Tuesday, November 23, 2010

YES SIR, SENATOR!

11/23/10

Yesterday was the last day on which candidates for mayor of Chicago could file their nominating petitions. Two surprises emerged from that day’s late entries. First, Rahm Emanuel’s tenant filed enough signatures, at least before challenges, to appear on the ballot. Second, representatives of a “draft Burris” movement filed enough signatures, again, before challenges, for former Senator, Attorney General, et. al., Roland Burris to run for the chance to add “Mayor of Chicago” to his already formidable and wordy tombstone.

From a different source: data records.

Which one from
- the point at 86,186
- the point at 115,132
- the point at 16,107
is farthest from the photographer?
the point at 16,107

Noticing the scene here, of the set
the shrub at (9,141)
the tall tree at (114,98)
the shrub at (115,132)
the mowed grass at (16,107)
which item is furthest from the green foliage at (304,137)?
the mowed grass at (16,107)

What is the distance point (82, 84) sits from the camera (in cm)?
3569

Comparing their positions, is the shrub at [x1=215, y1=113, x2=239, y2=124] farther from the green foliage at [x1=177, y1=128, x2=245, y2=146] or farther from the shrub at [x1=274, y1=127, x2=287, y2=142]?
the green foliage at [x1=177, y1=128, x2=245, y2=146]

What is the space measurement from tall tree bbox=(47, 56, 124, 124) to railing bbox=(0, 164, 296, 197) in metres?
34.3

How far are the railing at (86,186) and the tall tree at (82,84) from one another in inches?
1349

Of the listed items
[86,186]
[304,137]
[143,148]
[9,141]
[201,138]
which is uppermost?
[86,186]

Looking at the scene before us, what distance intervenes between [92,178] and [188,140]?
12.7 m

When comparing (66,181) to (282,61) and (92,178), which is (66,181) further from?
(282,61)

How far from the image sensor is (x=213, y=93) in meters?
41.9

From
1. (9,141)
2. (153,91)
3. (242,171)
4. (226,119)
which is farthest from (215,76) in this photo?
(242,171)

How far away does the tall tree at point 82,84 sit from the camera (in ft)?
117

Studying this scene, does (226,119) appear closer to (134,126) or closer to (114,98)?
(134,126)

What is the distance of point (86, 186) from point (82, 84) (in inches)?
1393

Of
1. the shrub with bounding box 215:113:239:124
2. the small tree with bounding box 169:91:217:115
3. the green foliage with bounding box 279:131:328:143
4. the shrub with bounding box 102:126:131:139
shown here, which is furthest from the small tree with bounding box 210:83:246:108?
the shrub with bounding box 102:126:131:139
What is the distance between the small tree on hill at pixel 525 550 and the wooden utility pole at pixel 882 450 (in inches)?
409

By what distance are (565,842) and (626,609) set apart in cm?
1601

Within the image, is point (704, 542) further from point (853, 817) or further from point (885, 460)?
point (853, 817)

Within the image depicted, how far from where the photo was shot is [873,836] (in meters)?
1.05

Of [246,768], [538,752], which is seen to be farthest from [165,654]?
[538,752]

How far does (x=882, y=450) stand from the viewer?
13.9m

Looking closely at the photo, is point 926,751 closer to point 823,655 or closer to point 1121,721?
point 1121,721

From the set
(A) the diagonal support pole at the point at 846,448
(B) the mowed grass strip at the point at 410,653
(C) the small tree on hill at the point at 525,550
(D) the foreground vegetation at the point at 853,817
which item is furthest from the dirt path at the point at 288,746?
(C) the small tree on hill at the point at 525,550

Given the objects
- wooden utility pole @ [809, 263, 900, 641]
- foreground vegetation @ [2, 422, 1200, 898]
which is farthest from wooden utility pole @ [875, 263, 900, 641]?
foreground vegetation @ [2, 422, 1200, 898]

I’ll leave the first of the aforementioned developments for a later blog post. The second is far more interesting. I would remind voters that this may be a rehash of recent history. Recall that in 2002, a young, ambitious, hirsute congressman named Rod Blagojevich was running in the Democratic primary for governor of Illinois with the help of his father-in-law, 33rd Ward Boss, and consummate Chicago politician, Dick Mell. The race was neck and neck between former Chicago School Superintendent Paul Vallas and young Mr. Blagojevich. Mr. Vallas’s strength came primarily from the black community due to his more than passable job with the long neglected Chicago Public School system. Well into the campaign though, one Roland Burris, one heck of a nice guy but little more than a minimally competent cog in and front man for the Chicago Machine (two characteristics that, by the way, often cohabitate in the same person; see two excellent books on the subject, The Chairman, A Novel of Big City Politics, and its sequel, The Chairman’s Challenge, A Continuing Novel of Big City Politics, by the ever insightful Mark M. Quinn.) entered the race. Enough of the black vote swung to Mr. Burris to tip the primary to Mr. Blagojevich. Mr. Blagojevich went on to beat the inaptly surnamed Jim Ryan in the general election, and the rest is history.

Now I’m not necessarily saying that Mr. Burris is acting as someone’s perhaps unwitting stooge to siphon votes from James Meeks, Danny Davis, and Carol Moseley Braun, the other serious (Well, perhaps in Ms. Braun’s case, that’s too laudatory an adjective. She has, however, helped raise money for La Rabida Children's Hospital, which counts for a lot in the Quinn household. But I digress.) black candidates in the race. But this is Chicago, after all.

Don’t you just LOVE the politics of our town? I sure do.